Letters from Lodi
An insightful and objective look at viticulture and winemaking from the Lodi
Appellation and the growers and vintners behind these crafts. Told from the
perspective of multi-award winning wine journalist, Randy Caparoso.
A strong case for Lodi terroir (part 1)
What is terroir and why should you care?
Answer to second part first: Because terroir differentiates Lodi from any other region in the world; and as Mr. Rogers always used to say, "There's no person in the whole world like you, and I like you just the way you are."
The first part might be harder because it's a French word, and translations of French words are not always literal. There is, perhaps, no greater international authority on all things wine related than British wine author Jancis Robinson. To quote her benchmark Oxford Companion to Wine:
Major components of terroir are soil (as the word suggests) and local topography, together with their interactions with each other and with macroclimate to determine mesoclimate and vine microclimate. The holistic combination of all these is held to give each site its own unique terroir, which is reflected in its wines more or less consistently from year to year, to some degree regardless of variations in methods of viticulture and wine-making.

######

→ Work to be completed
Rewrite the Lodi wine passage starting with "Letters from Lodi" and going on through "terroir (part 1)", putting "wine production" wherever "winemaking" appears. The items after this point come from a different source.

######

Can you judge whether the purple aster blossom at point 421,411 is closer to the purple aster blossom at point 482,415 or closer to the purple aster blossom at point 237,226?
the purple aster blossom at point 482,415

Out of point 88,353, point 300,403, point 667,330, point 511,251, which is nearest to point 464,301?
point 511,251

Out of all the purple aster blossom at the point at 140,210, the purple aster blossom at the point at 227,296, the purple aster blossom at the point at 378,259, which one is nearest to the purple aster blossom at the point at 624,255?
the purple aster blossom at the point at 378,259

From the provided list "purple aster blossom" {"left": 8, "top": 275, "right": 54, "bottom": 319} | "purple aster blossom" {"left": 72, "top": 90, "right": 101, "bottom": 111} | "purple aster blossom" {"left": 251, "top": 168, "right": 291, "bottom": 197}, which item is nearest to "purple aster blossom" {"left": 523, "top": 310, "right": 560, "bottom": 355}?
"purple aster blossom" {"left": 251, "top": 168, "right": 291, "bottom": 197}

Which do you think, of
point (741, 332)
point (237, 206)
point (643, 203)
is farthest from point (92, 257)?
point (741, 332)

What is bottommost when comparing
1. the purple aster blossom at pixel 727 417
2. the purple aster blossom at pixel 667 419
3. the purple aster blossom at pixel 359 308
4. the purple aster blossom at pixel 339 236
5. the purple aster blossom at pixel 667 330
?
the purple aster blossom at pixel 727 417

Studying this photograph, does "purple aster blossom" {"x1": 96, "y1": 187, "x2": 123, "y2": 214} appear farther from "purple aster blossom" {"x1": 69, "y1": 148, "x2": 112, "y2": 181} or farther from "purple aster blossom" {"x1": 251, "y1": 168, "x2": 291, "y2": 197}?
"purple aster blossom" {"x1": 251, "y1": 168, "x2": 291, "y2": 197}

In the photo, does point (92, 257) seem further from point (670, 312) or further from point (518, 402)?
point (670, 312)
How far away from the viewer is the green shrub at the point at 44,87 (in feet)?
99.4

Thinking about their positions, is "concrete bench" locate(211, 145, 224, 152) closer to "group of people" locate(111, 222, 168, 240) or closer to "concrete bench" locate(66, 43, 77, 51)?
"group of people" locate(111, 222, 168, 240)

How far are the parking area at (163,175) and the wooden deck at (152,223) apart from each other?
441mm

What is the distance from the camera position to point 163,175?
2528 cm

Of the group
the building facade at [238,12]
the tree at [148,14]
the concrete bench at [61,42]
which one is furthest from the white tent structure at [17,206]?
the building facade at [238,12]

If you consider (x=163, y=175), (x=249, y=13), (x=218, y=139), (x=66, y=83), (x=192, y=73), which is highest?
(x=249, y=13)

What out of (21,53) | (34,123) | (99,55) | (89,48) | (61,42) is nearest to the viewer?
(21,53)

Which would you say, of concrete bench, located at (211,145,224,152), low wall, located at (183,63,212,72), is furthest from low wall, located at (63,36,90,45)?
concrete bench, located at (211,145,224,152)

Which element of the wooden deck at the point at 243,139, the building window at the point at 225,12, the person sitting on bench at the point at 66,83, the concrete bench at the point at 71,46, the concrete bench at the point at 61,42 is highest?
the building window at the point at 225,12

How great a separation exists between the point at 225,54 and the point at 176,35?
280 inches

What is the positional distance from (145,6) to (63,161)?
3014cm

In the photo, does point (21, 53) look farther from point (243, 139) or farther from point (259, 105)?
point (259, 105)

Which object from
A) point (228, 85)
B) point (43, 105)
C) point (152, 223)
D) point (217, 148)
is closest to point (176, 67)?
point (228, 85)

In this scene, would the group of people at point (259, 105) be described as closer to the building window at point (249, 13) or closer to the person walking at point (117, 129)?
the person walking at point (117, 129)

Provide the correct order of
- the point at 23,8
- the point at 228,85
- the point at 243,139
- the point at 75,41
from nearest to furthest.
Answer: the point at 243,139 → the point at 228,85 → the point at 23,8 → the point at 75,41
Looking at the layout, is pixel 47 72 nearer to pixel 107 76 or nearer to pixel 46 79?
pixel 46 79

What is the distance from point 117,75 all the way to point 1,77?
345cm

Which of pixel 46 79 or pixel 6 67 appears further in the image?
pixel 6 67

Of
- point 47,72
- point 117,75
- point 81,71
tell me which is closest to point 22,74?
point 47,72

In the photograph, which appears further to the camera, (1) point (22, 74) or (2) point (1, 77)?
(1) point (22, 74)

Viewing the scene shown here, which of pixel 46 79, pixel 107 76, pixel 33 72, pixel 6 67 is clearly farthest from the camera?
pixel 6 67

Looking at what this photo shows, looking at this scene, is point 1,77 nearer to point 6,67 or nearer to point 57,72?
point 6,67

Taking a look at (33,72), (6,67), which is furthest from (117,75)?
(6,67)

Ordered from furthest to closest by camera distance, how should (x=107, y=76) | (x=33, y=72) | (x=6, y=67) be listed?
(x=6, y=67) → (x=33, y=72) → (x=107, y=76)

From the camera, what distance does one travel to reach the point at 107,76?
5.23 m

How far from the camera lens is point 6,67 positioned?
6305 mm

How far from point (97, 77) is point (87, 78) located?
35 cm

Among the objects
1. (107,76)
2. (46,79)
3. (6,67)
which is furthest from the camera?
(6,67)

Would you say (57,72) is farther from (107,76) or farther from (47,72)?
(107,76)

######

→ Response below
Letters from Lodi
An insightful and objective look at viticulture and wine production from the Lodi
Appellation and the growers and vintners behind these crafts. Told from the
perspective of multi-award winning wine journalist, Randy Caparoso.
A strong case for Lodi terroir (part 1)